◆ **TEXTAUSZUG**
****************
Es ist selbstverständlich, dass in dieser ersten Frage auch die «dignité nationale» eine Rolle spielt, aber, wie Sie bereits zutreffend bemerkt haben, keineswegs für Spanien, das von uns etwas verlangt, was es zu geben verweigert, sondern einzig und allein für uns. Gerade weil diese Frage materiell weder für Spanien noch für uns von wesentlicher Bedeutung ist, glauben wir bestimmt annehmen zu können, dass Spanien auf diese absolut ungerechtfertigte Forderung verzichten wird.
****************
◆ **AUFGEFÜHRTE DATENSÄTZE**

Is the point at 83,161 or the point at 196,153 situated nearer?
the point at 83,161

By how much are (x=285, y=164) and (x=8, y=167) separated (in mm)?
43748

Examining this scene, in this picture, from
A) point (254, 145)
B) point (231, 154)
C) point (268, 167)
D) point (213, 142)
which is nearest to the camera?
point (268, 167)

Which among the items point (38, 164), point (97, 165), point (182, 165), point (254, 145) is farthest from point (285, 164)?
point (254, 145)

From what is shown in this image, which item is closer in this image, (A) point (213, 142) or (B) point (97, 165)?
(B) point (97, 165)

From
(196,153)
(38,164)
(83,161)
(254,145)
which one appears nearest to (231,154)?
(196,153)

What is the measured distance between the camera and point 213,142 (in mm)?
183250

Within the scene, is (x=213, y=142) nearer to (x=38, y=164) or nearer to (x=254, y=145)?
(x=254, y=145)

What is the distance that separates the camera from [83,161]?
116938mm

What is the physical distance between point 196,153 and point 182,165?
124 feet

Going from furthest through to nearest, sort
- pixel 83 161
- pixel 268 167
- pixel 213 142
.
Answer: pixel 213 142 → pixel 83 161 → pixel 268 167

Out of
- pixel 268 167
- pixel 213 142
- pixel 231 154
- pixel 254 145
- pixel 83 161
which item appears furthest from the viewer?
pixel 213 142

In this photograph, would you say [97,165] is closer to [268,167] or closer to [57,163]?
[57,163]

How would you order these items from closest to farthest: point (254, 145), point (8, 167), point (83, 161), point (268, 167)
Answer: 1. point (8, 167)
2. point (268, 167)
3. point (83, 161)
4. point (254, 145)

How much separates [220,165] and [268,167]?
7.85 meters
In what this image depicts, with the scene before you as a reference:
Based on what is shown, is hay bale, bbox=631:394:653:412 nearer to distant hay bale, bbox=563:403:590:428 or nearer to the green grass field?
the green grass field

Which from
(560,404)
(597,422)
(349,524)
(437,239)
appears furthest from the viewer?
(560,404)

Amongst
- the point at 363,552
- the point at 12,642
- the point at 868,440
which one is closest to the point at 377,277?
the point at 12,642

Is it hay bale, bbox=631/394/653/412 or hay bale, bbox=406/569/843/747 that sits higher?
****************
◆ **AUFGABENSTELLUNG**
- 1) Für wen spielt laut dem Textauszug die «dignité nationale» in der ersten Frage eine Rolle?
- 2) Gib aus dem Textauszug alles von „Es ist selbstverständlich, dass“ bis hinunter zu „Forderung verzichten wird.“ wortgetreu aus.

◆ **ERWARTETE ANTWORTEN**
- 1) Einzig und allein für uns, keineswegs für Spanien.

- 2)
Es ist selbstverständlich, dass in dieser ersten Frage auch die «dignité nationale» eine Rolle spielt, aber, wie Sie bereits zutreffend bemerkt haben, keineswegs für Spanien, das von uns etwas verlangt, was es zu geben verweigert, sondern einzig und allein für uns. Gerade weil diese Frage materiell weder für Spanien noch für uns von wesentlicher Bedeutung ist, glauben wir bestimmt annehmen zu können, dass Spanien auf diese absolut ungerechtfertigte Forderung verzichten wird.